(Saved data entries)
============================================================
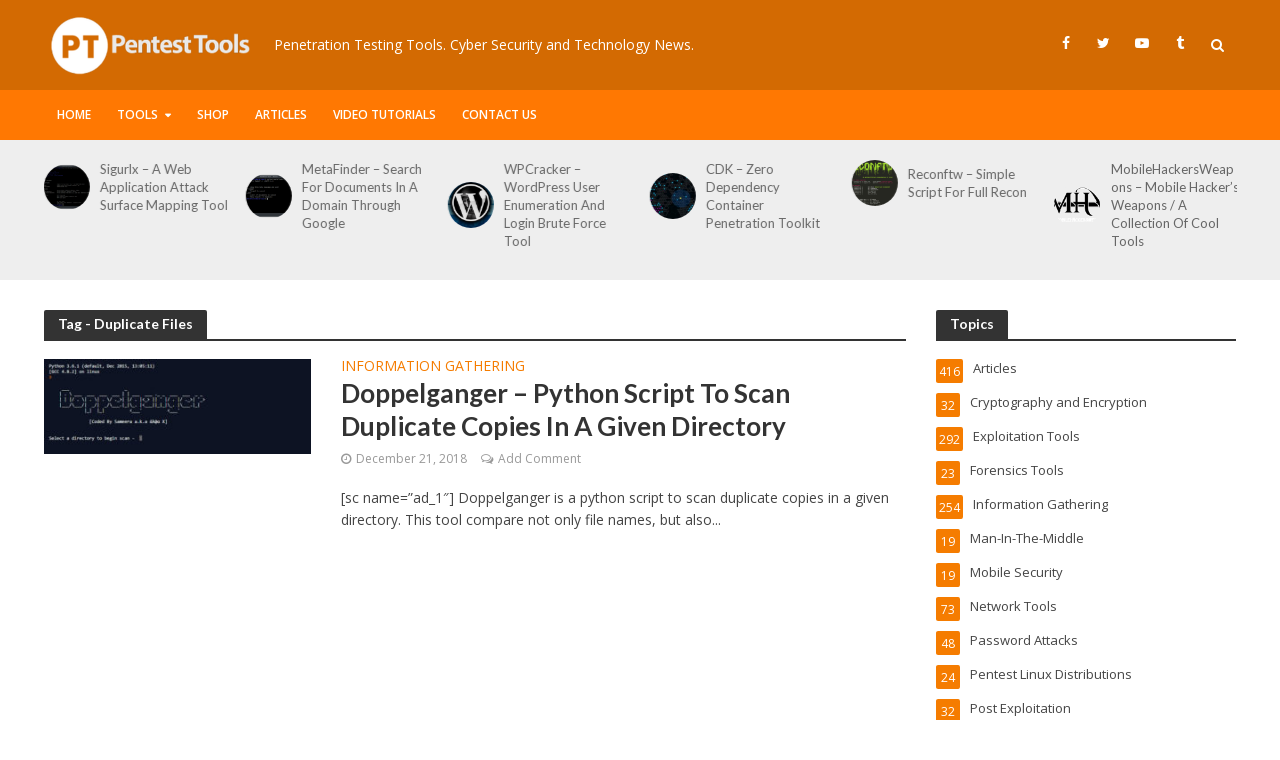

--- FILE ---
content_type: text/html; charset=utf-8
request_url: https://www.google.com/recaptcha/api2/aframe
body_size: 252
content:
<!DOCTYPE HTML><html><head><meta http-equiv="content-type" content="text/html; charset=UTF-8"></head><body><script nonce="va3eGL9iPPjDFbAWPneBvQ">/** Anti-fraud and anti-abuse applications only. See google.com/recaptcha */ try{var clients={'sodar':'https://pagead2.googlesyndication.com/pagead/sodar?'};window.addEventListener("message",function(a){try{if(a.source===window.parent){var b=JSON.parse(a.data);var c=clients[b['id']];if(c){var d=document.createElement('img');d.src=c+b['params']+'&rc='+(localStorage.getItem("rc::a")?sessionStorage.getItem("rc::b"):"");window.document.body.appendChild(d);sessionStorage.setItem("rc::e",parseInt(sessionStorage.getItem("rc::e")||0)+1);localStorage.setItem("rc::h",'1768503403911');}}}catch(b){}});window.parent.postMessage("_grecaptcha_ready", "*");}catch(b){}</script></body></html>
============================================================
Write out exactly the lines that begin at the one containing "request_url: https://www.google.com/recaptcha/api2/aframe" and continue through the last line of the data, and only those.

request_url: https://www.google.com/recaptcha/api2/aframe
body_size: 252
content:
<!DOCTYPE HTML><html><head><meta http-equiv="content-type" content="text/html; charset=UTF-8"></head><body><script nonce="va3eGL9iPPjDFbAWPneBvQ">/** Anti-fraud and anti-abuse applications only. See google.com/recaptcha */ try{var clients={'sodar':'https://pagead2.googlesyndication.com/pagead/sodar?'};window.addEventListener("message",function(a){try{if(a.source===window.parent){var b=JSON.parse(a.data);var c=clients[b['id']];if(c){var d=document.createElement('img');d.src=c+b['params']+'&rc='+(localStorage.getItem("rc::a")?sessionStorage.getItem("rc::b"):"");window.document.body.appendChild(d);sessionStorage.setItem("rc::e",parseInt(sessionStorage.getItem("rc::e")||0)+1);localStorage.setItem("rc::h",'1768503403911');}}}catch(b){}});window.parent.postMessage("_grecaptcha_ready", "*");}catch(b){}</script></body></html>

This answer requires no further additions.